What needs to be done: Reproduce the entries word for word, beginning with the line that contains "This image reveals" and continuing through the last line of the entries.

-------- Material --------

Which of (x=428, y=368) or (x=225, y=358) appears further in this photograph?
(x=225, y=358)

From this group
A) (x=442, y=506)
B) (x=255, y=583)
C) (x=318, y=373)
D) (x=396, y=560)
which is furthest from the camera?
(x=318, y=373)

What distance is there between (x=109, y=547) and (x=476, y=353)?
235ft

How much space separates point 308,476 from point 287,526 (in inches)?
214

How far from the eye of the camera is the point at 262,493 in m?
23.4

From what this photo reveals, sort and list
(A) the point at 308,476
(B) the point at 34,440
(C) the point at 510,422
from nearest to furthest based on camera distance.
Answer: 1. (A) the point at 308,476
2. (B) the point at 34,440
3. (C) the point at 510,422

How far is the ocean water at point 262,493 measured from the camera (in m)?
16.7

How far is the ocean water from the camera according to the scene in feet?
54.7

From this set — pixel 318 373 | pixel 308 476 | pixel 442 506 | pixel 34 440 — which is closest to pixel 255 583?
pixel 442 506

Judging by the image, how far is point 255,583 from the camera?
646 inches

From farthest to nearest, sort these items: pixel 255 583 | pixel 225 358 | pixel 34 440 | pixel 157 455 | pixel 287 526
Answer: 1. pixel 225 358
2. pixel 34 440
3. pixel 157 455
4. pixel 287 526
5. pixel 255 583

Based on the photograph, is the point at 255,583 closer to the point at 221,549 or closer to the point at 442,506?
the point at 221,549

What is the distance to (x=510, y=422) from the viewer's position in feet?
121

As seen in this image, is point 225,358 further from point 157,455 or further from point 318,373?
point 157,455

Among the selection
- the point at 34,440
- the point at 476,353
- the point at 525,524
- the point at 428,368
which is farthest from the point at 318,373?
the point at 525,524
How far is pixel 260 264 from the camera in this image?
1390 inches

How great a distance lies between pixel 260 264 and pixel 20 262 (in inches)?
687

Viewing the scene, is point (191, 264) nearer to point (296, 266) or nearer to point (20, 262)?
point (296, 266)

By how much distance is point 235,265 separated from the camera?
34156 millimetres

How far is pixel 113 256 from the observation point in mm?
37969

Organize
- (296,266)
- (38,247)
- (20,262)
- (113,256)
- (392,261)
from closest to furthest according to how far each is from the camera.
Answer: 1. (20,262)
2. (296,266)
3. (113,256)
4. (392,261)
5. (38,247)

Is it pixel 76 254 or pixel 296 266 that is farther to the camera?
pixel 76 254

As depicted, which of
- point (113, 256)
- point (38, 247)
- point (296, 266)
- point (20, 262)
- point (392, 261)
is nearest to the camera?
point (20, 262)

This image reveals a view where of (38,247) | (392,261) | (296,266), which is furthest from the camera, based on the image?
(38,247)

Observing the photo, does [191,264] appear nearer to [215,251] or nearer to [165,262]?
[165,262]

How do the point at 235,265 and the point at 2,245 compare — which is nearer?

--------

Completed exercise:
This image reveals a view where of (38,247) | (392,261) | (296,266), which is furthest from the camera, based on the image?
(38,247)

Observing the photo, does [191,264] appear nearer to [215,251] or nearer to [165,262]?
[165,262]

How do the point at 235,265 and the point at 2,245 compare — which is nearer?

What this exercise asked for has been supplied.